Five lessons from the opening weekend of the World Cup, according to SIMON BORCHARDT.
Fortune favours the brave
The Boks were leading 32-29 at Brighton Stadium when Japan twice turned down a shot at goal that would have earned them a memorable draw. Instead, they pushed for a match-winning try, which eventually came a full four minutes after the hooter. It was a brave decision from captain Michael Leitch that allowed his Brave Blossoms to pull off the biggest upset in the history of Test rugby.
Eddie Jones is still a master tactician
If the result of the match was close, the battle between the two coaches in Brighton wasn't, as Jones totally out-thought Heyneke Meyer. Japan were able to force seven turnovers, because they only committed one tackler to the ruck with the Boks sending in four men at a time. After two or three rucks, the Boks had several men on the ground, with Japan then being able to flood the breakdown and steal the ball. Jones also ensured that there were always three defenders back to collect the kick, and that his players cut the Boks down around the ankles.
Sonny Bill Williams can make a big impact off the bench
Williams replaced Ma'a Nonu in the 46th minute of the All Blacks' match against Argentina, and proved to be the most influential of the replacements as they fought back from 16-12 down to win 26-16. With his second touch of the ball, he broke away down the blindside before making a freakish offload in the tackle. So surprised was Nehe Milner-Skudder by that bit of skill that he knocked the ball on with an open tryline beckoning. Williams's performance showed why he is an indispensable member of the match 23 and has given coach Steve Hansen a selection headache.
The All Blacks must improve their discipline
New Zealand had to play with 13 men at one stage at Wembley following two yellow cards. Richie McCaw admitted that his foot trip of Juan Martín Fernandéz Lobbe was 'dumb' and put his team under pressure, as was Conrad Smith's cynical infringement at the breakdown soon afterwards. While they didn't prove costly in terms of the result, that may not be the case against a better team than Argentina.

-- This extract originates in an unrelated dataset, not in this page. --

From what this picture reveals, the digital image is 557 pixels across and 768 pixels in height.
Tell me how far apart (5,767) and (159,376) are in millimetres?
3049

England's scrum is still not right
Stuart Lancaster would have been delighted with his side's bonus-point win against Fiji at Twickenham, but concerned about the scrum. On one occasion, England messed up a scrum on their line immediately after Fiji had had a try disallowed. It wasn't a one-off either, as England conceded three scrum penalties against France in their World Cup warm-up in Paris and were also dominated up front by Ireland at Twickenham. Former England No 8 Lawrence Dallaglio suggested the forwards weren't working together at scrum-time on Friday night, which is something they will need to address before the big pool clashes against Wales and the Wallabies.